2. Die jüngeren Zyniker: Diogenes, Krates u. a.


Die soeben geschilderten Züge bildeten sich in der zynischen Schule immer stärker aus. Der Bruch mit allen bestehenden Anschauungen, zu dem Antisthenes' Lehre hinleitete, wurde von seinen Jüngern ins Praktische übersetzt. Die Überspannung des Prinzips der Bedürfnislosigkeit führte die Zyniker bald zu einer Oppositionsstellung gegenüber aller Zivilisation, einer Verherrlichung des die Tiere und den Urmenschen zum Muster nehmenden Naturzustandes, wie sie in der kulturgeschichtlich so bekannten Gestalt des Diogenes von Sinope (• 323 zu Korinth) sich darstellt: jenes Sonderlings mit seinem Bettlerleben, ohne feste Wohnung, mit dürftigster Kleidung und Gerät und diese Bedürfnislosigkeit gern zur Schau tragend, dabei derbwitzig, schlagfertig und willensstark. Übrigens werden nicht bloß von Antisthenes, sondern auch von Diogenes Schriften, von letzterem sogar Dramen erwähnt. Der bedeutendste und gebildetste von Diogenes' Schülern war der freiwillig seines Reichtums sich entäußernde Thebaner Krates, dem zuliebe die ebenso vornehme und geistreiche Hipparchia sein Bettlerleben teilte. Charakteristisch ist, dass Krates das Wahrzeichen dieser griechischen Bettlerphilosophen oder »Philosophen des griechischen Proletariats«, wie man sie neuerdings genannt hat, den Ranzen, ebenso dichterisch besingt als die »nimmer vom Joche der Lust gebeugte und nimmer geknechtete unsterbliche Königin Freiheit«. Vom Schwarzen Meere stammten auch die späteren Zyniker Bion und Menippos, der ursprünglich Sklave war.

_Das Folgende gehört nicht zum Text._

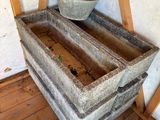 a large stone trough sitting on the floor next to a chair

Mit der berechtigten Auflehnung gegen die Übel der Kultur verbindet sich bei den meisten dieser jüngeren Zyniker eine törichte Verwerfung aller ihrer Segnungen, mit dem Dringen auf das Natürliche eine ins Rohe gehende Übertreibung ihres Grundsatzes »Nichts Natürliches bringt Schande«, namentlich in Beziehung aufs Geschlechtliche, die es verschuldet hat, dass noch heute die Worte »zynisch« und »Zynismus« zur Bezeichnung des Schamlosen in Worten und Handlungen dienen. Lobenswert dagegen ist ihre Willensstärke, Einfachheit, Selbständigkeit, ihr ganz unhellenisches Eintreten für die Aufhebung aller menschentrennenden Schranken der Stände, des Geschlechts und der Nationalität, endlich ihr geläuterter Gottesglaube, der sie nicht in Kulthandlungen, sondern allein in der Ausübung der Tugend den wahren Gottesdienst finden hieß. Wissenschaftlich dagegen haben die Zyniker so gut wie nichts geleistet. Eine Art Nachblüte erlebte ihre Lehre im ersten und zweiten nachchristlichen Jahrhundert (s. unten § 46). Ihre besseren Seiten pflanzten sich in der Stoa (§ 36-38) fort.